* [TASK REQUIREMENTS]:
The records below are to be duplicated character for character.

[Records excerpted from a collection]
-.-.-

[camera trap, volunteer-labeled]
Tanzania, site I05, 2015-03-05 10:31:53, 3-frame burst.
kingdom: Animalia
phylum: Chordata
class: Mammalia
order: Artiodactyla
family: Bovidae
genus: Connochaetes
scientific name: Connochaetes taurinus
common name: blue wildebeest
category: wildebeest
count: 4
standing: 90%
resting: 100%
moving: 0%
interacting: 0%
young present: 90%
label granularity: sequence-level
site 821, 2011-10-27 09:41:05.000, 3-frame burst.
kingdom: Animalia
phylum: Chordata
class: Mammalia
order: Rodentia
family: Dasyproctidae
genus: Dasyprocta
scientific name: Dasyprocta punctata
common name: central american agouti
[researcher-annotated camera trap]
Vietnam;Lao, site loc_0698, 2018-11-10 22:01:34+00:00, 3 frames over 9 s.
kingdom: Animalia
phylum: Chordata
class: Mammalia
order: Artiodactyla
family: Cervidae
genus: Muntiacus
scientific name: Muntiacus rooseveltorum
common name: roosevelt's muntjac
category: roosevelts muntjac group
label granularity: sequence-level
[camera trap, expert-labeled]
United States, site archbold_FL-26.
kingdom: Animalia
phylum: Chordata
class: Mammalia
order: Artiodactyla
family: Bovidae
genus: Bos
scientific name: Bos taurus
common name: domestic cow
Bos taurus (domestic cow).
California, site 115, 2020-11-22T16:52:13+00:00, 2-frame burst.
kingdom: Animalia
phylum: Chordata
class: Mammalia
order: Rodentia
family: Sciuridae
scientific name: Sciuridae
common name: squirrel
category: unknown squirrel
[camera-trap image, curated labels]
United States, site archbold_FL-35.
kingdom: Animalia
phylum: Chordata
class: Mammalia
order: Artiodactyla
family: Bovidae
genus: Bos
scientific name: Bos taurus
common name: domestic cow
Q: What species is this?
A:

-.-.-

* [WRITTEN REPLY]:
[camera trap, volunteer-labeled]
Tanzania, site I05, 2015-03-05 10:31:53, 3-frame burst.
kingdom: Animalia
phylum: Chordata
class: Mammalia
order: Artiodactyla
family: Bovidae
genus: Connochaetes
scientific name: Connochaetes taurinus
common name: blue wildebeest
category: wildebeest
count: 4
standing: 90%
resting: 100%
moving: 0%
interacting: 0%
young present: 90%
label granularity: sequence-level
site 821, 2011-10-27 09:41:05.000, 3-frame burst.
kingdom: Animalia
phylum: Chordata
class: Mammalia
order: Rodentia
family: Dasyproctidae
genus: Dasyprocta
scientific name: Dasyprocta punctata
common name: central american agouti
[researcher-annotated camera trap]
Vietnam;Lao, site loc_0698, 2018-11-10 22:01:34+00:00, 3 frames over 9 s.
kingdom: Animalia
phylum: Chordata
class: Mammalia
order: Artiodactyla
family: Cervidae
genus: Muntiacus
scientific name: Muntiacus rooseveltorum
common name: roosevelt's muntjac
category: roosevelts muntjac group
label granularity: sequence-level
[camera trap, expert-labeled]
United States, site archbold_FL-26.
kingdom: Animalia
phylum: Chordata
class: Mammalia
order: Artiodactyla
family: Bovidae
genus: Bos
scientific name: Bos taurus
common name: domestic cow
Bos taurus (domestic cow).
California, site 115, 2020-11-22T16:52:13+00:00, 2-frame burst.
kingdom: Animalia
phylum: Chordata
class: Mammalia
order: Rodentia
family: Sciuridae
scientific name: Sciuridae
common name: squirrel
category: unknown squirrel
[camera-trap image, curated labels]
United States, site archbold_FL-35.
kingdom: Animalia
phylum: Chordata
class: Mammalia
order: Artiodactyla
family: Bovidae
genus: Bos
scientific name: Bos taurus
common name: domestic cow
Q: What species is this?
A:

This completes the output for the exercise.